> _PROBLEM TO SOLVE_
Please transcribe the entries below exactly and leave out every picture.

> _RECORDS PROVIDED_

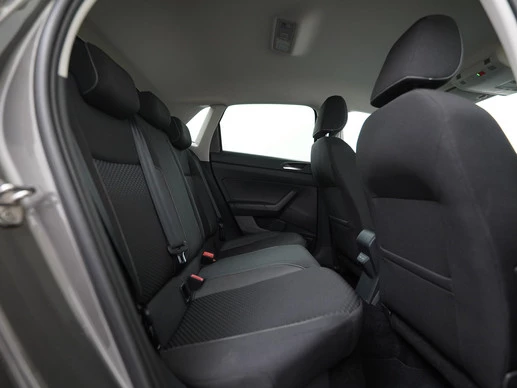 Volkswagen Polo - Afbeelding 26 van 30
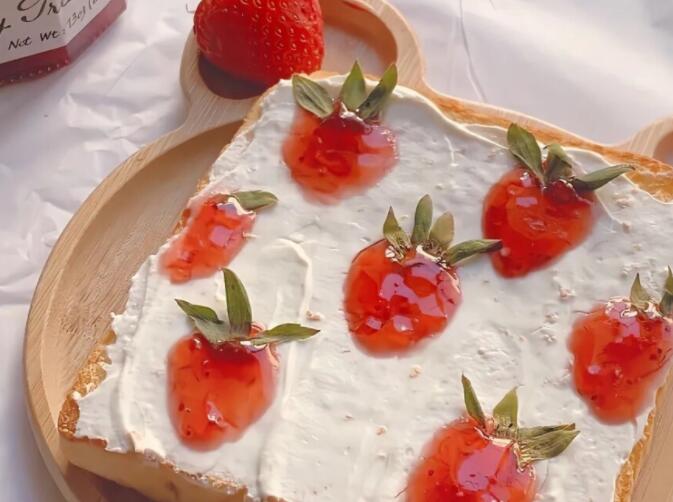 去见你的路上风都是甜的句子文案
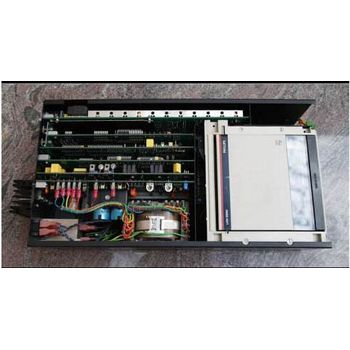 變頻器ACS800-104-0580/0440-7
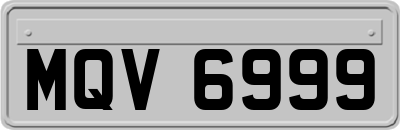 MQV6999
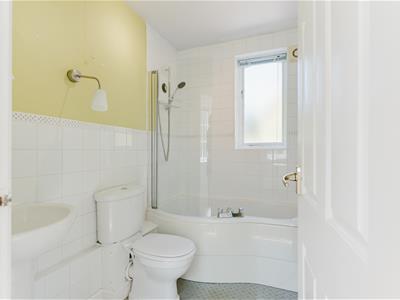 Picture 28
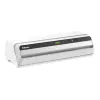 Fellowes Jupiter A3 - Plastificadora - Plastificadora a quente ou a frio - Bolsa - 33 cm (5748401)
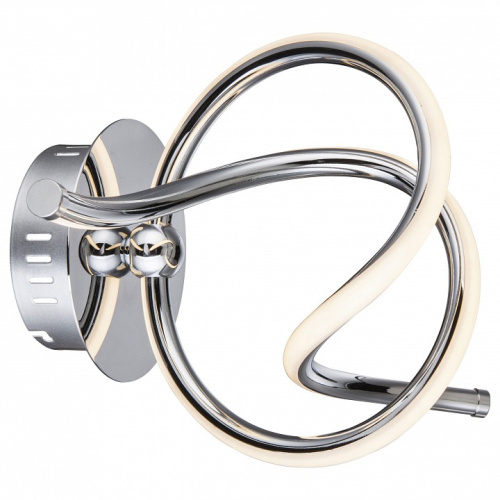 Бра Globo Wave 67823W. Фото №1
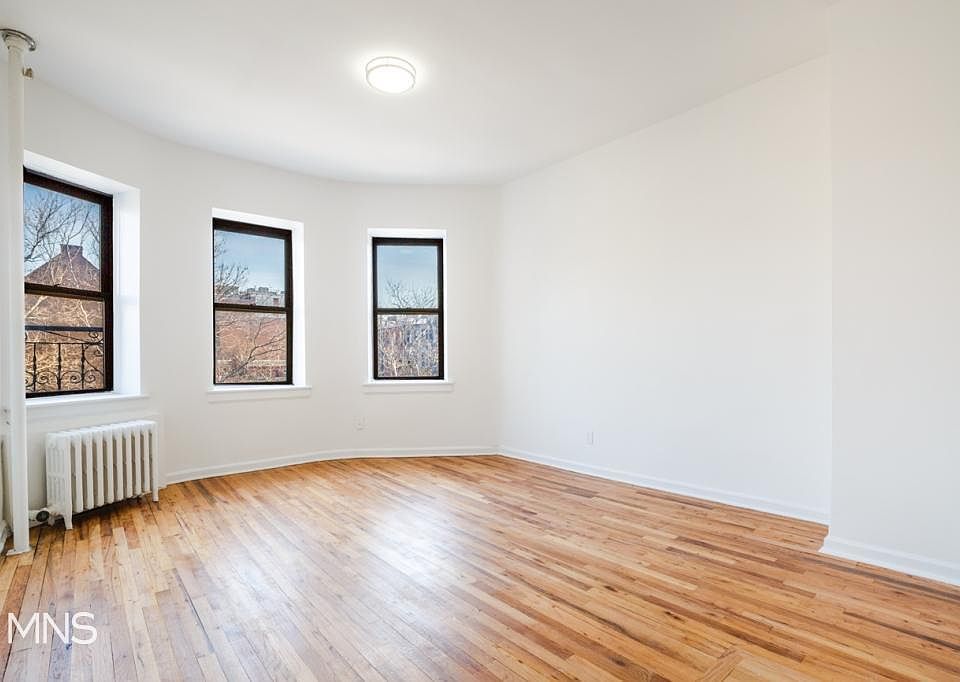 1st image of 206 W 133rd St APT 4A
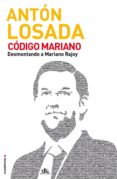 codigo mariano-anton losada-9788499189031 codigo mariano-anton losada-9788499189031
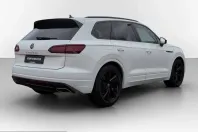 Volkswagen Touareg din 2023 cu 69.780 km - oferta VOL257900 - foto 6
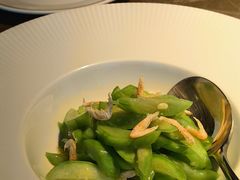 -新荣记(BFC外滩金融中心店)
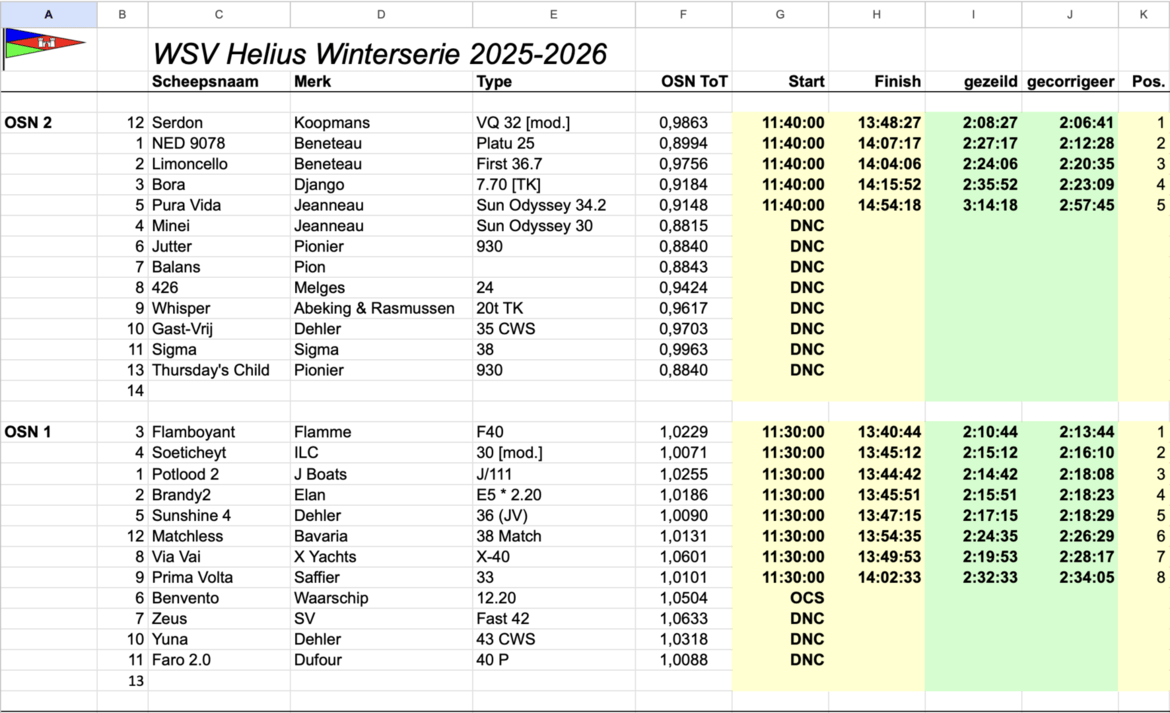 scherm-afbeelding-2026-03-29-om-17-36-19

> _REPLY_
 Volkswagen Polo - Afbeelding 26 van 30
 去见你的路上风都是甜的句子文案
 變頻器ACS800-104-0580/0440-7
 MQV6999
 Picture 28
 Fellowes Jupiter A3 - Plastificadora - Plastificadora a quente ou a frio - Bolsa - 33 cm (5748401)
 Бра Globo Wave 67823W. Фото №1
 1st image of 206 W 133rd St APT 4A
 codigo mariano-anton losada-9788499189031 codigo mariano-anton losada-9788499189031
 Volkswagen Touareg din 2023 cu 69.780 km - oferta VOL257900 - foto 6
 -新荣记(BFC外滩金融中心店)
 scherm-afbeelding-2026-03-29-om-17-36-19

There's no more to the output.